審判団が落ちたクレーの元に走り寄りすぐに距離を測る。


「飛距離130メートル!!!」


その声に更に歓声が上がる。



(は、半分も行かなかったのか……)


苦戦が予想される決勝で何とか少しでも距離を伸ばしておきたかったクララは、あまり伸びなかった飛距離を思い不安になった。しかし観客席からは絶え間ない拍手が沸き起こる。それはララ・ファインズの予想を上回る奮闘に対するものであった。

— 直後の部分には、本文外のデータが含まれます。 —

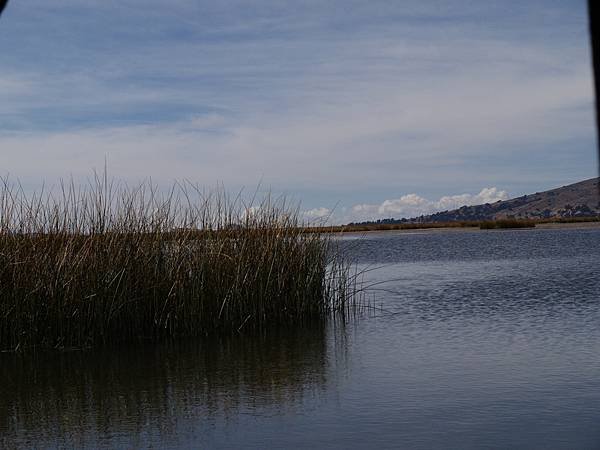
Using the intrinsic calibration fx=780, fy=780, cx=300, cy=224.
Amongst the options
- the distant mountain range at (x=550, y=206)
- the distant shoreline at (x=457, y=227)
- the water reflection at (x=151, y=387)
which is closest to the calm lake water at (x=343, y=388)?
the water reflection at (x=151, y=387)

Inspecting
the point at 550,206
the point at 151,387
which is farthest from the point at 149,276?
the point at 550,206

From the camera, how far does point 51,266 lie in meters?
8.92

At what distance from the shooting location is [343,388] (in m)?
6.82

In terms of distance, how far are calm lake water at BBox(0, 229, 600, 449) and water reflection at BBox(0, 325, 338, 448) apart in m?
0.02

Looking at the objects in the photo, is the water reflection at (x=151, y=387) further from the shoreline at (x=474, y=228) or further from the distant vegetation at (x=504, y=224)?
the distant vegetation at (x=504, y=224)

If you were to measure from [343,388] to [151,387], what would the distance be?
6.05 feet

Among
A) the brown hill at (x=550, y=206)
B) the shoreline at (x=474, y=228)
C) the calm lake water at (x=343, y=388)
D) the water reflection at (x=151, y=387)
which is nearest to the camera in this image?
the calm lake water at (x=343, y=388)

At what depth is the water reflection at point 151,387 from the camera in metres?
5.88

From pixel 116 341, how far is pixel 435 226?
50096 millimetres

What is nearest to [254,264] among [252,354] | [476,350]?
[252,354]

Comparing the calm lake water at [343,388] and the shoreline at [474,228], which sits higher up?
the shoreline at [474,228]

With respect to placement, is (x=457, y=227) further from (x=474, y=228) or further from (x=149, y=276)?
(x=149, y=276)

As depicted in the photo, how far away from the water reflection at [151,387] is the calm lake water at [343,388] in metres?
0.02

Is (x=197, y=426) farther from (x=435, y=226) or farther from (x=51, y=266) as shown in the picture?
(x=435, y=226)
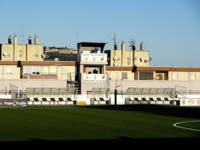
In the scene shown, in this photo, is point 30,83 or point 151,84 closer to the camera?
point 30,83

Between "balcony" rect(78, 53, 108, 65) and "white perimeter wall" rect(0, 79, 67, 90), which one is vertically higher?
"balcony" rect(78, 53, 108, 65)

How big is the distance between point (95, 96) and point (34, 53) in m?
49.8

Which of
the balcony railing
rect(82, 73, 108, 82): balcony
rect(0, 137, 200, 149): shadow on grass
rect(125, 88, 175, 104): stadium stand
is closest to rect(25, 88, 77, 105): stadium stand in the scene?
rect(82, 73, 108, 82): balcony

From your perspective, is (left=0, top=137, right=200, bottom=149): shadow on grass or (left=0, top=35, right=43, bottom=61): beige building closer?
(left=0, top=137, right=200, bottom=149): shadow on grass

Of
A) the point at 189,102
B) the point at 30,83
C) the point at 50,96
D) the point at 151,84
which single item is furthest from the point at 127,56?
the point at 189,102

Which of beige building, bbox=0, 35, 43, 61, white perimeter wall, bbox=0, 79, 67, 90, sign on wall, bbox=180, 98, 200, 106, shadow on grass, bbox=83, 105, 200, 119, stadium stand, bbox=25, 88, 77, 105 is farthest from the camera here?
beige building, bbox=0, 35, 43, 61

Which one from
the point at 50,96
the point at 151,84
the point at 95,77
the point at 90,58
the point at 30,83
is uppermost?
the point at 90,58

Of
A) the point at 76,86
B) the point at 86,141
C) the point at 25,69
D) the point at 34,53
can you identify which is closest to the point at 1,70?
the point at 25,69

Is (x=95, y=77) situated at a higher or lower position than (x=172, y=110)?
higher

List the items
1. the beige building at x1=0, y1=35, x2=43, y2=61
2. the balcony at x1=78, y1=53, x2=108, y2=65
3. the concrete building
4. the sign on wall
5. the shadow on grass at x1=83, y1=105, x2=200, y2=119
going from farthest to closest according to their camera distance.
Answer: the beige building at x1=0, y1=35, x2=43, y2=61, the balcony at x1=78, y1=53, x2=108, y2=65, the concrete building, the sign on wall, the shadow on grass at x1=83, y1=105, x2=200, y2=119

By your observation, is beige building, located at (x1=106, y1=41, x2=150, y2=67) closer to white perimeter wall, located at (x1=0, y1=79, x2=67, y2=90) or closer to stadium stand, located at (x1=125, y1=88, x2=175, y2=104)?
stadium stand, located at (x1=125, y1=88, x2=175, y2=104)

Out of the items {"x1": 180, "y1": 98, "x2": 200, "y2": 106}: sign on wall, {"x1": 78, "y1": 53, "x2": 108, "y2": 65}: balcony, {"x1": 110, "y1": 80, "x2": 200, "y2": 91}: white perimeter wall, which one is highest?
{"x1": 78, "y1": 53, "x2": 108, "y2": 65}: balcony

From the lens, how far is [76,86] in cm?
10862

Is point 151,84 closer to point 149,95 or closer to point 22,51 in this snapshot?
point 149,95
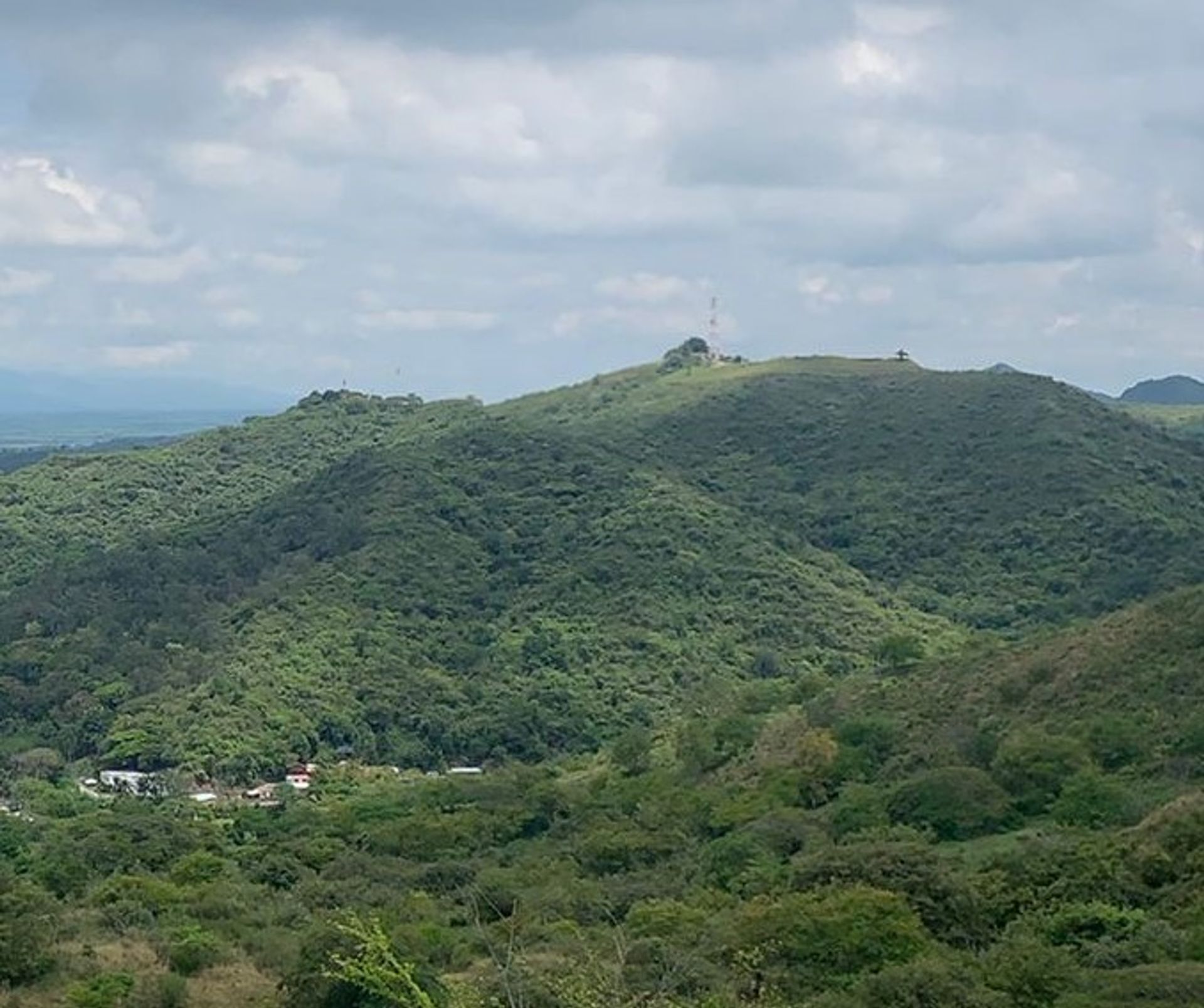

「予想以上ですね。とても低レベルファインズとは思えません」


レオンハルトがシルファールに言う。


「当然です。レミット王国でのカイン様の活躍、皆さんにも見て欲しかったわ」


カインを見つめながらシルファールが顔を赤くして言う。


「今度は私達の番。しっかりクレーを守って距離を伸ばしましょう!!」


弓の名手のレナが言う。




「始め!!」


少しの小休憩を挟み、配置についた両ファインズを確認した審判が開始の合図をする。それと同時にクララの隣にいたカインが言う。


「出てくるのを落とせばいいんだな?」


「えっ?」


シュン!!


音を立てて空中に放たれるクレー。



カーン!!


その放たれた瞬間、闘技場に甲高い音が響く。

クレーは飛び出したと同時にその背後に現れたカインの剣撃を受け、甲高い音を立てて地面に落ちた。静まり返る会場。クララが言う。


「雷牙なの?」


地表に降り立ったカインが静かに頷く。審判団が飛距離を測り叫ぶ。



「ひ、飛距離6メートル、しょ、勝者ララ・ファインズ!!!!」


静かになっていた観客席から大きな歓声が上がる。クララがカインに抱き着き叫んだ。


「やったーー!! 優勝だよおお!!!」



カイン(ライガ)はクララに抱き着かれ、少しだけ悪い気はしないと思った。